• [EXERCISE DIRECTIONS]: From the top of the records below down to the line containing "United States, site lebec_CA-44.", reproduce every line exactly.
┄┄┄┄┄┄┄┄┄┄
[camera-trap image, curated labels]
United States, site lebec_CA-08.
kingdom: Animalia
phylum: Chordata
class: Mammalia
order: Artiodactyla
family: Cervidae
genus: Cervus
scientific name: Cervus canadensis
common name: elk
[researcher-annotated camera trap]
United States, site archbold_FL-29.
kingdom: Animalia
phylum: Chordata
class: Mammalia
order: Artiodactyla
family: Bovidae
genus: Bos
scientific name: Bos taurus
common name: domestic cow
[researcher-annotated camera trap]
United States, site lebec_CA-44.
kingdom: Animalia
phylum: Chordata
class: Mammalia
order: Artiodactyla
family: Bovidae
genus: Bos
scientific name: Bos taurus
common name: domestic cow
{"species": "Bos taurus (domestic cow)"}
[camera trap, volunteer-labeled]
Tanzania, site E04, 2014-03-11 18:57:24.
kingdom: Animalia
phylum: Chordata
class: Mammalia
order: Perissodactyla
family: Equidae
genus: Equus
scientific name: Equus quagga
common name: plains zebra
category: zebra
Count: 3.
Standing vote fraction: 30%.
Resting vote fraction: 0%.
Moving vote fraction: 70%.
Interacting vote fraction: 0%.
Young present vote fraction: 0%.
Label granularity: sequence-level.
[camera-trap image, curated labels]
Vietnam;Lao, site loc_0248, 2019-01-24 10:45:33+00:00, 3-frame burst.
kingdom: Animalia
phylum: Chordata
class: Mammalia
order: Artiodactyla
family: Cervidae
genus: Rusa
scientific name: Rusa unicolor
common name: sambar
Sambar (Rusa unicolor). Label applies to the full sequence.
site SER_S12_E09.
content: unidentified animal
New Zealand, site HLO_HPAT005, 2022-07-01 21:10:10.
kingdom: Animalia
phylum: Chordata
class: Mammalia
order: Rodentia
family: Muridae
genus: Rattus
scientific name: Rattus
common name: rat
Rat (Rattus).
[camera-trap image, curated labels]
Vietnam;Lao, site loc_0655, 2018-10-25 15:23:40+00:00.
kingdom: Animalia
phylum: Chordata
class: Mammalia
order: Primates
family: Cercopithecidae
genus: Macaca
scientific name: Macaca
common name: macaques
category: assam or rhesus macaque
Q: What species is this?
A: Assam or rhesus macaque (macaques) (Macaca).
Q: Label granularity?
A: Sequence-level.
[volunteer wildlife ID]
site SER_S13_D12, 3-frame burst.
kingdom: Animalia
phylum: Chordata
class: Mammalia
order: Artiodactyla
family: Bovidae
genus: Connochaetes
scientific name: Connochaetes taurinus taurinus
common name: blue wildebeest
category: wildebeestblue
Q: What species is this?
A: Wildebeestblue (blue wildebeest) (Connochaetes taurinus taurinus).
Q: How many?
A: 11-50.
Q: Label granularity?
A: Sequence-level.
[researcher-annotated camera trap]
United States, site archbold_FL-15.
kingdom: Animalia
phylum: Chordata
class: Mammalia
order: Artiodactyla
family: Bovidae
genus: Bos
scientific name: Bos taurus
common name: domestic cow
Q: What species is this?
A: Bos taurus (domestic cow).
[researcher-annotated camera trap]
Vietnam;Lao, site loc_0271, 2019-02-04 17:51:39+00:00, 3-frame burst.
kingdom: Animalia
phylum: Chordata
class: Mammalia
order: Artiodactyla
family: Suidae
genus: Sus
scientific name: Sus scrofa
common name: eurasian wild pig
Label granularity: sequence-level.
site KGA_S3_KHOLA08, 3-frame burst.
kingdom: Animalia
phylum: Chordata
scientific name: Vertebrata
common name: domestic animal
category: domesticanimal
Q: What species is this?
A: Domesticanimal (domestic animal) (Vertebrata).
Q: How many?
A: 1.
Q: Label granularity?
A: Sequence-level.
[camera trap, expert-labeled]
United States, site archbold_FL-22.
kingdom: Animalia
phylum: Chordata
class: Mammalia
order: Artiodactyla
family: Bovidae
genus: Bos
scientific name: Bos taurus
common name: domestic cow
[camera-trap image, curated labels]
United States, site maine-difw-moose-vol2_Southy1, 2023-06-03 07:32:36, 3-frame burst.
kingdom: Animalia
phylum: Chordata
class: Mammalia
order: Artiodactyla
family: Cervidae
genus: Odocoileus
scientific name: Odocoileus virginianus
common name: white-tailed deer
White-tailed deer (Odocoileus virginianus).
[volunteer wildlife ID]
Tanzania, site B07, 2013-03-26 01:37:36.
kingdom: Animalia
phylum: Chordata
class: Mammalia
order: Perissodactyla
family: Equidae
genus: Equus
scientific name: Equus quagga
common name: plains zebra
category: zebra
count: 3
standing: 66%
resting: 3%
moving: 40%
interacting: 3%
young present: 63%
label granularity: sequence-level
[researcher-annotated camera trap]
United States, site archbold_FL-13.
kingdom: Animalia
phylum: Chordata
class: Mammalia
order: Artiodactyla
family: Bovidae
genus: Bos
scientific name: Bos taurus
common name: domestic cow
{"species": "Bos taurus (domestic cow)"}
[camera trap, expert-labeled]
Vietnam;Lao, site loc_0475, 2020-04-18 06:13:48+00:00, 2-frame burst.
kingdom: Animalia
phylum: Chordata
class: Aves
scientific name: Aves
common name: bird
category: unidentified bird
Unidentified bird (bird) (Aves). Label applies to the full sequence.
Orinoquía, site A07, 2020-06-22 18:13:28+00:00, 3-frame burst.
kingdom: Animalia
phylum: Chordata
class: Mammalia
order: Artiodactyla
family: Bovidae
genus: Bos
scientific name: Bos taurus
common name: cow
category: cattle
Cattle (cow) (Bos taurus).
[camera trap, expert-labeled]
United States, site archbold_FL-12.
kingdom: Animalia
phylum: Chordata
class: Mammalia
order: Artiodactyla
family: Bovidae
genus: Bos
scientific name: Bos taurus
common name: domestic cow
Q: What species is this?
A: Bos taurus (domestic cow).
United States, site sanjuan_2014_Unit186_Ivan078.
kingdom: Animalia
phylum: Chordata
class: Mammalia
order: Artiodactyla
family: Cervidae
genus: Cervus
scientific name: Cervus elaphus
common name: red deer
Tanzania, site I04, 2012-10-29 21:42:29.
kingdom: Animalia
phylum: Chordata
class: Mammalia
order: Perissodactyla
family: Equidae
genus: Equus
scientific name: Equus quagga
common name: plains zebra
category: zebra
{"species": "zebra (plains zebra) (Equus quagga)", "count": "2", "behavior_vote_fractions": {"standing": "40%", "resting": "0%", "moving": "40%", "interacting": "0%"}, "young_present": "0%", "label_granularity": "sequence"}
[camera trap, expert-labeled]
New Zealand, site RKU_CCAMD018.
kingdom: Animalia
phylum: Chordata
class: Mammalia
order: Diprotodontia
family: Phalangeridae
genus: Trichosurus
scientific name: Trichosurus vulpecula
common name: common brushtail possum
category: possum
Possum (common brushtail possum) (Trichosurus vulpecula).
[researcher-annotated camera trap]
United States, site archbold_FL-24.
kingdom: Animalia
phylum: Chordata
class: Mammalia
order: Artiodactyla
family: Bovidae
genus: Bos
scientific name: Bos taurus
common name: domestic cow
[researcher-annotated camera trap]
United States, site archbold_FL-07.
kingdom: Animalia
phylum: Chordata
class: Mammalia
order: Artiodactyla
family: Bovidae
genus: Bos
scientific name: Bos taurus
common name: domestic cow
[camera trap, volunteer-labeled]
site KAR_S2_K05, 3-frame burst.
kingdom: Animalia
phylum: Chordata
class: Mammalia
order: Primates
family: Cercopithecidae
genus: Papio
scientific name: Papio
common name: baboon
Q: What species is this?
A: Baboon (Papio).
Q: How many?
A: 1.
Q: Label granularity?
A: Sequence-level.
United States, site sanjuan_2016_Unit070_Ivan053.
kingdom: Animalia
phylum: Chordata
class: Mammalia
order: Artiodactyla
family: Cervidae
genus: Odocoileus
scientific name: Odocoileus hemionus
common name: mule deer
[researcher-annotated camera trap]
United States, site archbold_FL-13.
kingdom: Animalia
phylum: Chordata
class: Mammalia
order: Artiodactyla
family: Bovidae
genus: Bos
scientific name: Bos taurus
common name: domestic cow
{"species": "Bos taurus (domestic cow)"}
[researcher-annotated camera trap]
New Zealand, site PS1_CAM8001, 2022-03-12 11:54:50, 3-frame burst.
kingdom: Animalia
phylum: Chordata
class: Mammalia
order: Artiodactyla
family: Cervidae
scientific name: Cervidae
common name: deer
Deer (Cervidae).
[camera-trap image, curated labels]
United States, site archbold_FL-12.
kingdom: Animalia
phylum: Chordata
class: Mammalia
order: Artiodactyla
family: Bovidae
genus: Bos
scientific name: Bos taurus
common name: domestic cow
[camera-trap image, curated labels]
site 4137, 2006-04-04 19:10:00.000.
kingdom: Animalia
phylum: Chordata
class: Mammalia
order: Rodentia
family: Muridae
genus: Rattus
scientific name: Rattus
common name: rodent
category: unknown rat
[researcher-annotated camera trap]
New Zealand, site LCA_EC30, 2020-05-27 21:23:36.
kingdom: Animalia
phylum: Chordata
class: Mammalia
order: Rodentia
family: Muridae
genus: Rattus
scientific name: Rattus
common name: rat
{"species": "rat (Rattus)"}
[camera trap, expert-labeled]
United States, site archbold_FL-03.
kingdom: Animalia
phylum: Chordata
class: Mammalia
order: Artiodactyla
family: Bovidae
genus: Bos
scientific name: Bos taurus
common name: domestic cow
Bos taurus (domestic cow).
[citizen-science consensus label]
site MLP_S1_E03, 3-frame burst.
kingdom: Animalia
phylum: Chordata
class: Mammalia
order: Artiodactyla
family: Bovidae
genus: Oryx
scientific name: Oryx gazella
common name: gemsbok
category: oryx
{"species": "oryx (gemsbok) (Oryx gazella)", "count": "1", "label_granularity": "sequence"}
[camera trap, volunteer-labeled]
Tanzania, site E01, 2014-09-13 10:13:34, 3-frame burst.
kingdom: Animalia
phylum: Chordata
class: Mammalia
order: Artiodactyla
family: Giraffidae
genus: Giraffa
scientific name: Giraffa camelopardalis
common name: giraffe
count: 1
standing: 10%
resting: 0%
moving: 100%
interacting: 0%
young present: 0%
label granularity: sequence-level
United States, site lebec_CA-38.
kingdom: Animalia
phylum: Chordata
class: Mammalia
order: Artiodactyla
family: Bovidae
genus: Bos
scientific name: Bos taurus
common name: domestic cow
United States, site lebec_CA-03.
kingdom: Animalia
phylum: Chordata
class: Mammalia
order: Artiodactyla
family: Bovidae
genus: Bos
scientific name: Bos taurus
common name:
┄┄┄┄┄┄┄┄┄┄
• [EXERCISE SOLUTION]:
[camera-trap image, curated labels]
United States, site lebec_CA-08.
kingdom: Animalia
phylum: Chordata
class: Mammalia
order: Artiodactyla
family: Cervidae
genus: Cervus
scientific name: Cervus canadensis
common name: elk
[researcher-annotated camera trap]
United States, site archbold_FL-29.
kingdom: Animalia
phylum: Chordata
class: Mammalia
order: Artiodactyla
family: Bovidae
genus: Bos
scientific name: Bos taurus
common name: domestic cow
[researcher-annotated camera trap]
United States, site lebec_CA-44.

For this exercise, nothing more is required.